"I won't miss the career I had," she said firmly. "But I'm not giving up law completely. I'm just doing it differently. I already have three consulting clients lined up. I can work remotely, set my own hours, choose projects that actually matter instead of just billing hours."
 
 "You've thought this through."
 
 "Of course I have. I'm a lawyer. I don't make life-changing decisions without a strategic plan." She propped herself up on her elbow to look at me. "But the plan is flexible, Sam. I'm building a life here, but I want to build it with you. If you want me."
 
 "Want you?" I pulled her back down for a kiss. "Baby, I need you. Like I need air. Like I need the mountains.
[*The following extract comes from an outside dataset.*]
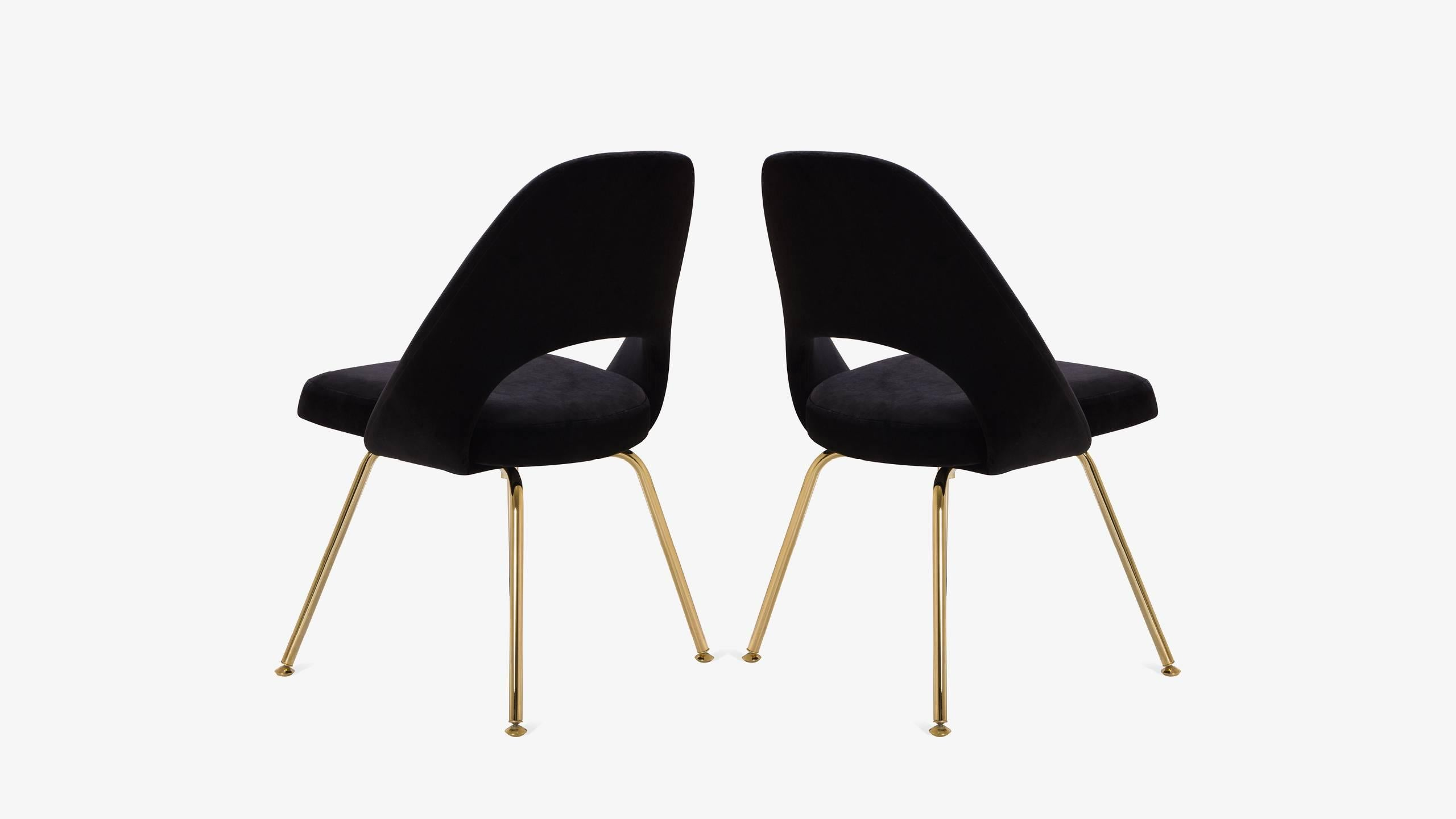 saarinen executive armless chairs in noir velvet 24k gold edition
You're essential now."
 
 "Good." Her smile was brilliant. "Because I'm planning on being very essential. I'm going to help you grow your business. Use my corporate law background to protect you from liability and build better client relationships. Maybe we could expand, and offer specialized retreats for burned-out professionals who need what I needed."
 
 I stared at her, seeing the vision take shape. "That's brilliant."
 
 "I know." She grinned. "I'm good at strategy when I'm not drowning. And I think we could build something amazingtogether. Adventure travel for people who need to remember how to be alive."
 
 "Partners," I said, the word feeling right. "In business and life."
 
 "Partners," she agreed. "Equal partners. You teach survival skills, I handle the business side. You lead the adventures, I make sure we don't get sued. You—"
 
 "Make you come every night until you can't remember why you ever lived anywhere else?"
 
 She laughed, the sound filling my chest with warmth. "That too."
 
 We lay there in comfortable silence for a while, just holding each other, both of us still hardly believing this was real.
 
 "I need to tell you something," she said eventually.
 
 "What?"
 
 "I talked to Kevin before I came here. He told me you were struggling. That you'd been taking stupid risks."
 
 I tensed. "He shouldn't have told you that."
 
 "He was worried about you. They all were." Her hand found mine, lacing our fingers together. "Were you trying to hurt yourself?"
 
 I wanted to lie. Wanted to tell her I was fine. But she'd been brave enough to drive across the country and tell me she loved me. The least I could do was be honest.
 
 "Not consciously," I said carefully. "But I was taking risks I shouldn't have been taking. Solo climbing in bad weather. Refusing safety protocols. And there was one moment, on a cliff face, where I slipped and for a second I didn't try to catch myself."
 
 She gasped.
 
 "I'm okay now. My brothers helped me see that I was drowning too. Just in a different way than you." I pulled her closer. "I was using danger to feel alive because without you, Ididn't feel anything at all. But I'm done with that. Done running toward danger because I'm running from feelings."
 
 "We're quite a pair," she said softly. "Both of us drowning in different ways. Both of us too scared to reach for what we actually needed."
 
 "But we're not drowning anymore." I tilted her face up to mine. "We're choosing to live. Together."
 
 "Together," she echoed. "I like the sound of that."
 
 "Me too." I kissed her slowly, deeply. "So here's what's going to happen. Tomorrow, we're going to town and finding you a proper place to set up your office. Then we're going to start planning this business expansion you just pitched me. Then we're going ring shopping."
 
 "Ring shopping?" Her eyes went wide.
 
 "I told you I was going to marry you. I meant it." My voice was firm. "I know it's fast, but I'm not wasting any more time, Jess. You're it for me. The only one. And I want to make it official."
 
 "Sam—"
 
 "If you need time, I'll give you time. But I'm telling you right now—I'm going to marry you. Hopefully soon. Preferably before winter sets in and the roads get bad."
 
 She laughed, tears streaming down her face. "You're insane."